Page 26 of Under A New Moon

“If we don’t figure out something fast, you’ll be meeting me here forever, because I’m pretty sure housekeeping doesn’t clean up here. I thought the floor smelled like rat piss.”

She immediately began low crawling in the opposite direction, carefully balancing her weight on the joists so as not to collapse the flimsy ceiling; it was painful and slow going, to say the least.

“So, you have a lot of experience with this sort of thing?” she knew he was trying hard to get a handle on the situation.

“Are you kidding? This is my high school prom all over again.”

“Lucky guy. What’d you arrest him for?”

“Unlicensed cunnilingus.”

His laugh was genuine and for a moment she forgot that the stakes had never been higher and their odds of surviving this were… suboptimal.

In mid-chuckle, the ceiling gave out and both of them plummeted through into the room below, but it was at least a different room. The crashed in a heap onto the floor in a pile of asbestos, dust, and rat shit. The room however was not vacant.

A balding, portly fellow had a woman half his age bent over a chair; plowing for all he was worth. They both stared at the fallen couple in amazement, when the woman said, “I didn’t agree to this, and it’ll cost extra.”

“What room is this?” Darla was on her feet and helping Galen up. “You ok?” she asked instinctively.

“Only hurts my pride.”

Darla opened the door just enough to see a number before slamming it again. “We’re on the other side, but they’ve probably already breached and know what we did. No question they’ll circle back. We have to go now!”

With a nod of acceptance, Galen was ready and also brushed past the hooker and her john.

“I mean, not that much extra,” said the gruff prostitute after getting an eyeful of Galen’s ass in his jeans.

Once out the door, they broke hard for the stairs.

Commanding shouts were echoing all about and she heard Galen draw a deep breath through his nostrils.

He can smell them, but I don’t need wolf senses to know we’re about to be in the fight of our lives.

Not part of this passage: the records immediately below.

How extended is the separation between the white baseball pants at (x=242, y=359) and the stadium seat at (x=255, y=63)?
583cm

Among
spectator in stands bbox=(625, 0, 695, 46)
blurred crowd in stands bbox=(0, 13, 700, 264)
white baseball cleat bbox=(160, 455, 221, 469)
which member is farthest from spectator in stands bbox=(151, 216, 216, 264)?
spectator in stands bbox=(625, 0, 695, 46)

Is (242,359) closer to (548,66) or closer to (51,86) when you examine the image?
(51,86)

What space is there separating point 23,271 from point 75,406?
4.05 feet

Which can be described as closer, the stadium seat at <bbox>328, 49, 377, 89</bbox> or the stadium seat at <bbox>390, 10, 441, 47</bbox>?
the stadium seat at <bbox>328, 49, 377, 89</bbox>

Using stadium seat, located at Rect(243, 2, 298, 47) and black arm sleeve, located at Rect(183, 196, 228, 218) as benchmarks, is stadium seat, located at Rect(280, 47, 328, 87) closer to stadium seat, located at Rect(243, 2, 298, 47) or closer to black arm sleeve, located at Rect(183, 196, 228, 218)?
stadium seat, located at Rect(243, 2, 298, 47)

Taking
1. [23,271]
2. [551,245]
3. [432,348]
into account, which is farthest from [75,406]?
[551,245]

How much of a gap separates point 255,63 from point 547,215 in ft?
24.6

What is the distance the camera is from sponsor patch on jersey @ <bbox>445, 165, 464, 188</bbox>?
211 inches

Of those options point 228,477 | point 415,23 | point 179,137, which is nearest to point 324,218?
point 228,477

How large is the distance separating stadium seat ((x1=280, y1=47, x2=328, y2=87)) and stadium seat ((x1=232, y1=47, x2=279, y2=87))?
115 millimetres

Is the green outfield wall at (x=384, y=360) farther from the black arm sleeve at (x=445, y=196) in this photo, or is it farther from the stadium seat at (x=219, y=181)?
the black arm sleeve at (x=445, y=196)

She silently recalled all of her training and experience. Every scrap, melee, and brawl she’d ever been in had led to this moment. Every ounce of martial skill she could muster is what it would take to get out of this alive.

She grabbed the railing of the steps and vaulted over it.

Twenty-One

Galen

When he hit the ground, the impact was too much for his legs and they buckled under him. Galen’s a teen pup, and terribly confused in the dark, and cold of the fateful autumn night. All around, and above he heard the clamoring and frenzied commotion of people grabbing belongings, but he also heard gunfire.

Screams rang out and some other children fell into the cellar with him; clutching at their pajamas and stuffed animals. Since he was older than they were, Galen crawled over to them despite the pain in his legs and wrapped them up in his arms. “It’ll be ok. The pack won’t let us down. My dad will fix this, I promise.”

He wasn’t wrong, because over the blasting of the gunfire they heard a howl pierce the night air, and echo in their ears. The three children, instinctually, raised their voices in a similar yet infantile mockery of it. Not just them though, all throughout the compound, and in the structure above they heard the return howl, as the need to answer the call of their alpha was so strong.

Then there were different screams, gut-wrenching snarling as the gunshots became less and less frequent. The echo’s bones breaking, flesh-tearing and the smell of blood on the air began to make the hair on Galen’s head and neck stand up. Fear was being replaced with bloodlust, and a desire to rend his enemy’s limb from limb.

Ultimately, an adult opened the cellar door, covered in blood that wasn’t his own. He held a hand down to the children. “Come on now. They know where we are and we have to move on, right now. But don’t be afraid you’re safe with your pack.”

Galen snapped back out his memory as he landed on the ground and tumbled with the fall. He and Darla had just jumped a flight and a half of stairs to the concrete below. Desperately trying to lose their pursuers from PEACE. The very organization that Darla worked for; founded by the same people that hunted Galen’s pack when he was young.

“I can’t believeyou work for these sons of bitches.” he nearly spat after cursing to get the foul taste of PEACE out of his mouth. “If you knew half of what I know, you never would have signed up.”

Darla was back on her feet scanning the floors above them for signs of PEACE’s equivalent to SWAT. “Not a great time for this discussion, but there are good people, with the right intentions working at PEACE, and there are a helluva lot of abbies with bad ones.”

She immediately winced at her use of the pejorative.